Clay Phipps was not ordinarily a rapt observer of dogs and cats, plants and lizards. But this evening he was trying, with mixed success, to distract himself from the errand he was on. It was, on the face of it, a simple mission, potentially a joyous one, yet Phipps could bring himself to feel no joy. Everything had gotten too screwed up in his feelings toward Augie Silver, his feelings toward himself. Everything made him feel ashamed. He had tried to seduce the woman he took for Augie's widow but who may have been his wife. He was selling, at the first opportunity and with hardly a moment's hesitation, the paintings Augie had given him as tokens of their friendship.

Why was he so willing, secretly eager even, to part with those canvases? There was, of course, the nasty vulgar business of the money. It was fatiguing, a high-wire strain to live wealthily year after year while having, in fact, so little cash, so little real security. His newsletter could go out of fashion, the perks and freebies could dry up, and that would be the end of the amber-edged Bordeaux, the turreted hotel rooms.
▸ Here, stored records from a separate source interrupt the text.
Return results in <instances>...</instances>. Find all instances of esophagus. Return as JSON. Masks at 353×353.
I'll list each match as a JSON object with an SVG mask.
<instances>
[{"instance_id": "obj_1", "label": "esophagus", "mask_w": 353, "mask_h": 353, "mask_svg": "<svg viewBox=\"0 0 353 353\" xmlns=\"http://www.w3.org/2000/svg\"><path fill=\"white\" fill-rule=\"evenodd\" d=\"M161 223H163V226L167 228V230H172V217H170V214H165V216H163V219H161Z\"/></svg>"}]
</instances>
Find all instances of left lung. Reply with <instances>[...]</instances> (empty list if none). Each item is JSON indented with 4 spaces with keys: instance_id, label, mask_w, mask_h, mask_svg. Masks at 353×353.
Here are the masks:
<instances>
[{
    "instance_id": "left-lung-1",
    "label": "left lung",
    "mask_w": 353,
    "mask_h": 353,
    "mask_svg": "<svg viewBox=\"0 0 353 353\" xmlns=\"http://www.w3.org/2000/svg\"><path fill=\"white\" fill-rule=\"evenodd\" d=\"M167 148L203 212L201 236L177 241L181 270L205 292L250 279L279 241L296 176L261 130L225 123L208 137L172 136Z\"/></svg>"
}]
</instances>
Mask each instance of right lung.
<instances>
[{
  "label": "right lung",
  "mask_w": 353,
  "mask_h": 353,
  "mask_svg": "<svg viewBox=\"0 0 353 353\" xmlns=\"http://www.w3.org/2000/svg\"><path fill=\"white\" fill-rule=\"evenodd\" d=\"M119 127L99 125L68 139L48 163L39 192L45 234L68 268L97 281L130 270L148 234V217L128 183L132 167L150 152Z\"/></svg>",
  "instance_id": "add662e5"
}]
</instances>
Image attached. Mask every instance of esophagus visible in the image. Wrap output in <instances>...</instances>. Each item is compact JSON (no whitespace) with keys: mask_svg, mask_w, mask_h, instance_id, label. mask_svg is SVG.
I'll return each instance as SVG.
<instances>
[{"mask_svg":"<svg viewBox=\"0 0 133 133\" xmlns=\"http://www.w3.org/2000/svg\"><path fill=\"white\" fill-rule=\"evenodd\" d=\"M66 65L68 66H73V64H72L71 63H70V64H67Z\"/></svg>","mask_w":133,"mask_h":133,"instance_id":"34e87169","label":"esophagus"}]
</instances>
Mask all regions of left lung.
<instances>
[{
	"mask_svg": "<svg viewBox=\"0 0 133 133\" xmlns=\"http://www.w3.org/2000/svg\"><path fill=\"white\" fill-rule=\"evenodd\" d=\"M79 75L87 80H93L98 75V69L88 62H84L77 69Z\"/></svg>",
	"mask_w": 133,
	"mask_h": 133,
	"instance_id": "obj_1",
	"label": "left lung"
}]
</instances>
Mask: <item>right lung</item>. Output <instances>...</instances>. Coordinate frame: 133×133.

What would he do with himself? Minus the trappings, Clay Phipps would look to all the world like the small-timer, the perennial freeloader, the facile lightweight he suspected himself to be.
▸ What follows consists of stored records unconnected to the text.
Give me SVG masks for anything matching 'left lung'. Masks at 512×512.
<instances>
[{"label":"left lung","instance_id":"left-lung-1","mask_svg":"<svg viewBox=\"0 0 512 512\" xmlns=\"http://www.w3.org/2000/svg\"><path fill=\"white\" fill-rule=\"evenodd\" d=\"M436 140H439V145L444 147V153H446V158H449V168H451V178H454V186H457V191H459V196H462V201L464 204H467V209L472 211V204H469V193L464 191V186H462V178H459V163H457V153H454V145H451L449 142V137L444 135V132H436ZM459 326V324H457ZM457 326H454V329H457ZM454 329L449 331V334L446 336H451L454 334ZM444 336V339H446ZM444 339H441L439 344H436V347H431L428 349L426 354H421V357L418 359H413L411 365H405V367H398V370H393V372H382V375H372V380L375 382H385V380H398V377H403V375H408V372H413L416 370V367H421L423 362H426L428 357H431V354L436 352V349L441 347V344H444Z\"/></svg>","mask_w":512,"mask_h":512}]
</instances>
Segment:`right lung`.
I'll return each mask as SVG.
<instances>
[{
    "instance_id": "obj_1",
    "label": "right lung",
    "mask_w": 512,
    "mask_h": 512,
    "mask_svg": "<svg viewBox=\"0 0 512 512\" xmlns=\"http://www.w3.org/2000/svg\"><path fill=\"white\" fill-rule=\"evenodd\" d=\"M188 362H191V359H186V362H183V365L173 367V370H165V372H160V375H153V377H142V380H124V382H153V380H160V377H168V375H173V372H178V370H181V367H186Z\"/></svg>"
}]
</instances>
That was why he was secretly relieved to have Augie Silver's paintings off his walls: The pictures, like almost everything else to do with Augie, had come to seem a reproach to him, a reminder of how he'd gypped himself for want of nerve, shortchanged his life in the name of doing what was easy. They'd been earnest young artists together, Clay and Augie had. Augie had stuck to his work and eventually won through to mastery, while Clay had given up on the slow salvation of writing plays and used his skill to carve himself a blithe and cushy niche. They'd been bachelors together back when being a bachelor was rambunctious, ribald fun.
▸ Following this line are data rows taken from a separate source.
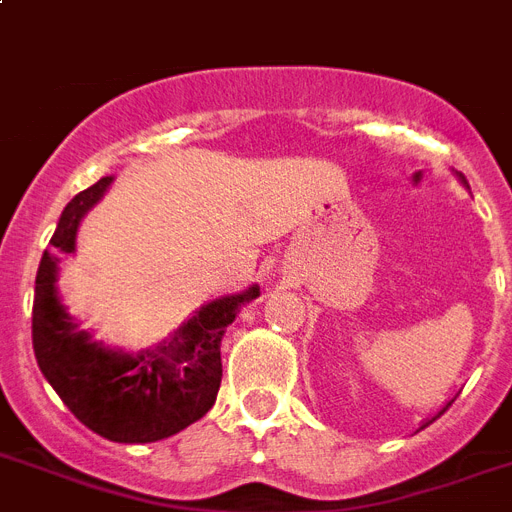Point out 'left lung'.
Returning a JSON list of instances; mask_svg holds the SVG:
<instances>
[{"instance_id": "8db88e82", "label": "left lung", "mask_w": 512, "mask_h": 512, "mask_svg": "<svg viewBox=\"0 0 512 512\" xmlns=\"http://www.w3.org/2000/svg\"><path fill=\"white\" fill-rule=\"evenodd\" d=\"M447 408H450V403H447V405H445V408H442V411H439V413H437V416H434V418H432V421H437V418H439V416H442V413H445V411H447ZM432 421H426V424H424V426H429V424H432ZM424 426H421V429H424Z\"/></svg>"}]
</instances>
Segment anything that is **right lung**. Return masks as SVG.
Returning <instances> with one entry per match:
<instances>
[{
  "label": "right lung",
  "instance_id": "add662e5",
  "mask_svg": "<svg viewBox=\"0 0 512 512\" xmlns=\"http://www.w3.org/2000/svg\"><path fill=\"white\" fill-rule=\"evenodd\" d=\"M112 177H101L65 206L49 251H44L33 293V353L62 403L80 424L112 442H156L206 416L222 384L219 345L243 303L259 287L204 306L172 342L138 356L101 348L78 332L57 298V261L75 251L80 219L104 196Z\"/></svg>",
  "mask_w": 512,
  "mask_h": 512
}]
</instances>
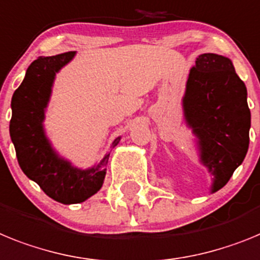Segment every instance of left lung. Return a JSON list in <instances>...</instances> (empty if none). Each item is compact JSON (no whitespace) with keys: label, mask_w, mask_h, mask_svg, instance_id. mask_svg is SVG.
<instances>
[{"label":"left lung","mask_w":260,"mask_h":260,"mask_svg":"<svg viewBox=\"0 0 260 260\" xmlns=\"http://www.w3.org/2000/svg\"><path fill=\"white\" fill-rule=\"evenodd\" d=\"M184 116L199 139L200 159L214 177L212 192L229 182L249 149L247 90L228 57L203 53L189 71Z\"/></svg>","instance_id":"1"}]
</instances>
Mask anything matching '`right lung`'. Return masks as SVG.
Here are the masks:
<instances>
[{
    "instance_id": "right-lung-1",
    "label": "right lung",
    "mask_w": 260,
    "mask_h": 260,
    "mask_svg": "<svg viewBox=\"0 0 260 260\" xmlns=\"http://www.w3.org/2000/svg\"><path fill=\"white\" fill-rule=\"evenodd\" d=\"M76 52L39 57L28 67L23 82L11 99L10 136L22 171L53 200L62 204L85 202L103 184L110 153L89 170H78L58 157L48 143L43 119L56 72L71 61ZM120 137L112 143L117 145Z\"/></svg>"
}]
</instances>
Augie had emerged from the debauch with the mysterious readiness for love, for marriage; Clay had not emerged at all, just grown stale within the ever staler game. He had been left behind; no, he had left himself behind, and that was worse.

He walked up Olivia Street and was assaulted by an ugly thought: Certain things would be easier if Augie Silver stayed dead and gone. There'd be a great deal less explaining to do. There'd be no more mute reproaches. Phipps's life had in some sense shriveled to accommodate the fact of his friend's death; he was, if not happy, at ease now in the smaller space, the tighter orbit. Maybe Robert Natchez in some crazy way was right: The world closed up around a dead person, there was no room for his return.

Clay Phipps climbed the three porch steps, paused a moment to smooth his linen shirt, and rang the bell.

After a moment Nina Silver opened the door, not very wide. She was backlit by the yellowish glow of the living room, her jet black hair was square across the bottom and perfectly framed her oval face. She smiled at Clay Phipps, but her posture was the posture of a sentry.

"Clay," she said. It was neither unfriendly nor welcoming.

"Nina," he said. He waited a polite interval to be invited in and was only slightly surprised when the invitation didn't come. "I was wondering how you are. These rumors… It must be very trying."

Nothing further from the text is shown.